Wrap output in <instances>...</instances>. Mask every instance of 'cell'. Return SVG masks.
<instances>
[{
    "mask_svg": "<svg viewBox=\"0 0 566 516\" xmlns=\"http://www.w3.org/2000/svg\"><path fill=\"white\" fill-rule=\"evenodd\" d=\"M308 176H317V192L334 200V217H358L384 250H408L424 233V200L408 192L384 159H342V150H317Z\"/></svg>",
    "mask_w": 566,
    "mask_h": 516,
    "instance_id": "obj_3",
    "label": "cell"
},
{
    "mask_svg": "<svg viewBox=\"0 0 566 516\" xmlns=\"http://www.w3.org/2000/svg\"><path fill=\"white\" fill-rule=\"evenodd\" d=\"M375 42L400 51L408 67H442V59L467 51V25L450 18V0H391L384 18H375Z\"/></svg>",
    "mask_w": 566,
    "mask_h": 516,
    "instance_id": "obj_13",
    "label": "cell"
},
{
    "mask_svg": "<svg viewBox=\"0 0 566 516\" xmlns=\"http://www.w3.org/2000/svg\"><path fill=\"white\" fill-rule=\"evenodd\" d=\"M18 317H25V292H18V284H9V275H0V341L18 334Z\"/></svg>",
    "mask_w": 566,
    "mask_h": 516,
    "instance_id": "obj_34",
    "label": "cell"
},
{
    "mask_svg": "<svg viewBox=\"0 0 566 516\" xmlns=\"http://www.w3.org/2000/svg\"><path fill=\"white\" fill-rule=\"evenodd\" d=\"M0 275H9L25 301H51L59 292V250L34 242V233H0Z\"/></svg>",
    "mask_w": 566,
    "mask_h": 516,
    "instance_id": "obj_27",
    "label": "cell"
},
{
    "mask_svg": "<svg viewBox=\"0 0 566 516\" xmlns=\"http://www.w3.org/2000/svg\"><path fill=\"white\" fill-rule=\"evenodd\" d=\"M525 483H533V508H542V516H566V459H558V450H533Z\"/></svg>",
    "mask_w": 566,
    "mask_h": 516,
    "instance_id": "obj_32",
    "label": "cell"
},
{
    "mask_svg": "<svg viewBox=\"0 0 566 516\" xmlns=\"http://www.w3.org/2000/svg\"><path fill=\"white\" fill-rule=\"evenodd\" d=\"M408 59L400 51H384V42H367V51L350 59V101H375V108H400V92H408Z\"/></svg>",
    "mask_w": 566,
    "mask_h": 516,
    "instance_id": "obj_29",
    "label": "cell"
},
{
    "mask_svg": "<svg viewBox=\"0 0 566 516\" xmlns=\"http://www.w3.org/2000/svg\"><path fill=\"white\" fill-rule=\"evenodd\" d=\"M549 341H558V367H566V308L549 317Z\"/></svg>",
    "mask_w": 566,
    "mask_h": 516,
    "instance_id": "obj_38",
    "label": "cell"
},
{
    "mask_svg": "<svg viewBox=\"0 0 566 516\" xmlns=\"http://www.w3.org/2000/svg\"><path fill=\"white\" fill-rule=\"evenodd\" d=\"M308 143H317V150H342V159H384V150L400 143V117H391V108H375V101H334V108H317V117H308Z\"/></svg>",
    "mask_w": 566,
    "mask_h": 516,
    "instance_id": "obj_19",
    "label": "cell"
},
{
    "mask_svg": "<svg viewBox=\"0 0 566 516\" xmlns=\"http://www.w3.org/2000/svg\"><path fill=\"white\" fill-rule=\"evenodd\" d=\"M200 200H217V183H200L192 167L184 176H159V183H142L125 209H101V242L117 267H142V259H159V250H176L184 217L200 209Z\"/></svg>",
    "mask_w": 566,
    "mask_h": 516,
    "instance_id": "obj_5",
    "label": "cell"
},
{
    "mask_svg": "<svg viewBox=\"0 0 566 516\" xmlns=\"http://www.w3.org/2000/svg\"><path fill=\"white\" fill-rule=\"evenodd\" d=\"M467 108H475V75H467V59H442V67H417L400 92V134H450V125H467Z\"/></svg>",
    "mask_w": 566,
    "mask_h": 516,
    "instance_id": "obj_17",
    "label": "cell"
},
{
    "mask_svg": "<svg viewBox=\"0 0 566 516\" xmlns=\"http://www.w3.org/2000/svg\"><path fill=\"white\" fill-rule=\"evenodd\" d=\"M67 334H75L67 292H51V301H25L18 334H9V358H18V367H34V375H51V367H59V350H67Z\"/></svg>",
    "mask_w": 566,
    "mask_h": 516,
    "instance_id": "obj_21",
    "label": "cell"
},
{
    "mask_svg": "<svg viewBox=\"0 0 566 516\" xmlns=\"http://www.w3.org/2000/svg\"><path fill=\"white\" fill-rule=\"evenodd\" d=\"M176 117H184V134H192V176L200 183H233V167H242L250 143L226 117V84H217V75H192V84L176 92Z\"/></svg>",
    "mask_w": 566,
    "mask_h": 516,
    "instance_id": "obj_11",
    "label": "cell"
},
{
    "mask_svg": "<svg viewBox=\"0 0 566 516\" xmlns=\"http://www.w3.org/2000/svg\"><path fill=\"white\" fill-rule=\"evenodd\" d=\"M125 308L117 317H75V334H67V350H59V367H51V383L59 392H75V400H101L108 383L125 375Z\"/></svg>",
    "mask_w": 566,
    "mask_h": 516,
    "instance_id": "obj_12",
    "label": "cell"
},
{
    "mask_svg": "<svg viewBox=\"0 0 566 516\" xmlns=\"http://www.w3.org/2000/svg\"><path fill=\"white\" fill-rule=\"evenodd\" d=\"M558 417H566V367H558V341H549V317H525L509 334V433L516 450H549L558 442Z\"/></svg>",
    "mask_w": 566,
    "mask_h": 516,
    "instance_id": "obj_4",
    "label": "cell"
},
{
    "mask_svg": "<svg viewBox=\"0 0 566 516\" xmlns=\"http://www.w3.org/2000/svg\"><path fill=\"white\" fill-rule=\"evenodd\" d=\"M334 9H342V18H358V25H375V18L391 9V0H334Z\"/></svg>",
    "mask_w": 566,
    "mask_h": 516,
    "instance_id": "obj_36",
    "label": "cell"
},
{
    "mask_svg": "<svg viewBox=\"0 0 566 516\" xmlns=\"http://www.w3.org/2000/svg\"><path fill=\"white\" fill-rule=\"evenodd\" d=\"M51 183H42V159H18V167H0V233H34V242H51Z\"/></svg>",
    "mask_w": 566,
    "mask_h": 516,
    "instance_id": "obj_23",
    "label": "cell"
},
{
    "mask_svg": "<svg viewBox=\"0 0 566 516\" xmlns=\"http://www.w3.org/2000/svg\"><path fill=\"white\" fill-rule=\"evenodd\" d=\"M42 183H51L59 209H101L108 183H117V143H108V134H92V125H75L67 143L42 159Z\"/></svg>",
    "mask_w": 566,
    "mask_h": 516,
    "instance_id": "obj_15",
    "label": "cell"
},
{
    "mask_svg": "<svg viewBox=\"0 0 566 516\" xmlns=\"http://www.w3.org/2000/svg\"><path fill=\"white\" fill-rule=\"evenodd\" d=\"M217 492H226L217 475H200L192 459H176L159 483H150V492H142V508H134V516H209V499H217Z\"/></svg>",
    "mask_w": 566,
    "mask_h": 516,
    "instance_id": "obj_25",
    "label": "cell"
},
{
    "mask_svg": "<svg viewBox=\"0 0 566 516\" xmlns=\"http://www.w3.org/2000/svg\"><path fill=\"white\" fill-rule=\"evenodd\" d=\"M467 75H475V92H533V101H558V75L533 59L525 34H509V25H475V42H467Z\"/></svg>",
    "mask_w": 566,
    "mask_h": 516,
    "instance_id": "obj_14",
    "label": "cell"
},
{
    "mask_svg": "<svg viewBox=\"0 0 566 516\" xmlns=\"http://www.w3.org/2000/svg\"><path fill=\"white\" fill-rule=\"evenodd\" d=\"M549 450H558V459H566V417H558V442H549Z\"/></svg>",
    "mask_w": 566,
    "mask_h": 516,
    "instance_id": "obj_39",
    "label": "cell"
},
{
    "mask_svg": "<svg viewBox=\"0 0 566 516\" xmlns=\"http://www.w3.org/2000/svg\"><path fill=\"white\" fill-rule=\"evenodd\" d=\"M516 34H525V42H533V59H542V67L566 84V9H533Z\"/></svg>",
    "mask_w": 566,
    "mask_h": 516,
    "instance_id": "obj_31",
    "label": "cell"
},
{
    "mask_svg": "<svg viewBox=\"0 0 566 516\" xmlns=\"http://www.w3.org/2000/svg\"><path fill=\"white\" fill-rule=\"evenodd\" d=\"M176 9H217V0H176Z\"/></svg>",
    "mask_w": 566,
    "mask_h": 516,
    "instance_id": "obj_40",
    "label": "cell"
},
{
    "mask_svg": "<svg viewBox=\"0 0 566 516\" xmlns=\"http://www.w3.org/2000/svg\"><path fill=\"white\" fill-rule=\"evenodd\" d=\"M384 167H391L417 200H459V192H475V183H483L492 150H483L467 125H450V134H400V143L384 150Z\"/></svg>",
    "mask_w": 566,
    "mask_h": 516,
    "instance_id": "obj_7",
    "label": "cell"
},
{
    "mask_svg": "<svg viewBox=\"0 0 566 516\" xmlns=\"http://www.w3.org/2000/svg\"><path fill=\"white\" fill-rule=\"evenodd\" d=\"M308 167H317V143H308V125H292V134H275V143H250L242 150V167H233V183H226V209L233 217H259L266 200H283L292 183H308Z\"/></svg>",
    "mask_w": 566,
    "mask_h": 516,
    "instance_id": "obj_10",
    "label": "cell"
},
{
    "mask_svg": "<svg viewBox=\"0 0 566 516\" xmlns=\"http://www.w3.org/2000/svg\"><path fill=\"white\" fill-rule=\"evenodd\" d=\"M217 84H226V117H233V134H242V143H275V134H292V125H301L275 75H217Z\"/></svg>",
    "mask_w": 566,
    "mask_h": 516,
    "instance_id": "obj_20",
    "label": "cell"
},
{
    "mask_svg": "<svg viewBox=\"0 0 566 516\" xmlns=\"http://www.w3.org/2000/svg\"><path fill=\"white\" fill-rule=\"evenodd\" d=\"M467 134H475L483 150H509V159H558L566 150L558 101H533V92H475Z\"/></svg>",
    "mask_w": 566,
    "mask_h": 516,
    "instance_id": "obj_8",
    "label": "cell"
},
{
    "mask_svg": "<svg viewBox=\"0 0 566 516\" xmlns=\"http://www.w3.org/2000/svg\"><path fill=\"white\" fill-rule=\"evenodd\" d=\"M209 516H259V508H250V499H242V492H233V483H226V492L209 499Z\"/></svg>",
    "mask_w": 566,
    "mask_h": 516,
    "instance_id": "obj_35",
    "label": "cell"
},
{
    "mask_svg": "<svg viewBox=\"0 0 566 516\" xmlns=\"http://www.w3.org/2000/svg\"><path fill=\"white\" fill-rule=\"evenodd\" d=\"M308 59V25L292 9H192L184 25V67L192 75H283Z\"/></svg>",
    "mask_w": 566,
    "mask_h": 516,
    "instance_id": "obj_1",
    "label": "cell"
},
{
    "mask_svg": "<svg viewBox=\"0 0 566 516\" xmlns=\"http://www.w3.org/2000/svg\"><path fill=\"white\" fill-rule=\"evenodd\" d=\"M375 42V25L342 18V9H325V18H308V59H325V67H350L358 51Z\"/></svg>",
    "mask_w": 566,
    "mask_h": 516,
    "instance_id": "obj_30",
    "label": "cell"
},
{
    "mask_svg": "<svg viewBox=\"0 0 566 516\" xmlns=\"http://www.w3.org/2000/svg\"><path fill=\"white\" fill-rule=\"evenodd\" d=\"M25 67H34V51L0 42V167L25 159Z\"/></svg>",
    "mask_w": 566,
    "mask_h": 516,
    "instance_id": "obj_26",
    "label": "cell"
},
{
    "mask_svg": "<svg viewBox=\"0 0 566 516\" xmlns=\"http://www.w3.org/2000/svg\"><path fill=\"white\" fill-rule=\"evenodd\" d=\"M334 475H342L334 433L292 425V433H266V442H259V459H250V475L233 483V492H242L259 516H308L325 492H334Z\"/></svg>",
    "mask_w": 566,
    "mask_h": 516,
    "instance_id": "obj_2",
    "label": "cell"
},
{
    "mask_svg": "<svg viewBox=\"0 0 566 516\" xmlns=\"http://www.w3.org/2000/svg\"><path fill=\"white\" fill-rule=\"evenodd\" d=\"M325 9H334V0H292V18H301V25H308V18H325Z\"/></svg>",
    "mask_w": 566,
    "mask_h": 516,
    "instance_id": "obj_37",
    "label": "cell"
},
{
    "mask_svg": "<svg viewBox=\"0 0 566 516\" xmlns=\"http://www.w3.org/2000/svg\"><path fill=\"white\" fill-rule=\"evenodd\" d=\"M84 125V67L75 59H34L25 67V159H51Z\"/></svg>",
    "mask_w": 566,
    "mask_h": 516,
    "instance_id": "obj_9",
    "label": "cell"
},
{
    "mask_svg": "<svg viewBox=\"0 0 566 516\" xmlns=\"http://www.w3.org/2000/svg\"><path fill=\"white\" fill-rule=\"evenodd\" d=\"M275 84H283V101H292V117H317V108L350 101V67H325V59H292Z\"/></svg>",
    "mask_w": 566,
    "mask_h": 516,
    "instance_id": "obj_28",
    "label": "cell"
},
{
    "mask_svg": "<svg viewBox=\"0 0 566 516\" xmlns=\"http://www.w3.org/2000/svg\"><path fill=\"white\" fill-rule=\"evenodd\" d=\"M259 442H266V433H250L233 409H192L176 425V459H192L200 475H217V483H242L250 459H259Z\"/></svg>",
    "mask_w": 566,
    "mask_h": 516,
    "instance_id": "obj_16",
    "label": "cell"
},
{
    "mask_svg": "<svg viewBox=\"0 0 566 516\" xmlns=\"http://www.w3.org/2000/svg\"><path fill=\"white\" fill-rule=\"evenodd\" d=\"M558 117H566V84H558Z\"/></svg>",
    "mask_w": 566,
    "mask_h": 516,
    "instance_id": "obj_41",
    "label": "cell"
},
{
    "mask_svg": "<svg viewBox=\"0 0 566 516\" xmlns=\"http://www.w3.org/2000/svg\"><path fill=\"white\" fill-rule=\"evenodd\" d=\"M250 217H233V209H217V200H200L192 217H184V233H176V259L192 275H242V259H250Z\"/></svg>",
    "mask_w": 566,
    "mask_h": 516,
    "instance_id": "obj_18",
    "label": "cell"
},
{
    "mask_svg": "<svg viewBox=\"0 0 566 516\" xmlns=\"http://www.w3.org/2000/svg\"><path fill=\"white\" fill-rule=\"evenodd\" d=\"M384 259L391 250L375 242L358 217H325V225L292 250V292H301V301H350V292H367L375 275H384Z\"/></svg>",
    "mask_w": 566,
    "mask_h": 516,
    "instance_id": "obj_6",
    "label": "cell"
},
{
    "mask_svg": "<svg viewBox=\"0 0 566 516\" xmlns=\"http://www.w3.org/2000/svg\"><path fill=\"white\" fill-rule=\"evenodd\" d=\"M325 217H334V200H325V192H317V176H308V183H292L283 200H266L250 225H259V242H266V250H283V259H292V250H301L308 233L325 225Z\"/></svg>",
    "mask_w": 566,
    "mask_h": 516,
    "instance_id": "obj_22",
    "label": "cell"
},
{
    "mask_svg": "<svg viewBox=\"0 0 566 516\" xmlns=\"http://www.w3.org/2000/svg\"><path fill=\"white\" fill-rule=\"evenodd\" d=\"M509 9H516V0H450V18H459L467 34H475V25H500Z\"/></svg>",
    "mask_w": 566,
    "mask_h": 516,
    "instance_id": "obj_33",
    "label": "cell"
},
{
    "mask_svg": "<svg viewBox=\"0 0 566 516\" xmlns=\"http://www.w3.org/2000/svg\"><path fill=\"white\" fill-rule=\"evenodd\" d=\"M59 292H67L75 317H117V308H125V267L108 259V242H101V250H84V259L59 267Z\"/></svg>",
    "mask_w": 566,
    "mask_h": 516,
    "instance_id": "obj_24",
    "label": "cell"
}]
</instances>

- DIRECTIVE
Return each of the lines above that contains the string "instances".

- FINISHED ANSWER
Wrap output in <instances>...</instances>. Mask every instance of 'cell'. Return SVG masks.
<instances>
</instances>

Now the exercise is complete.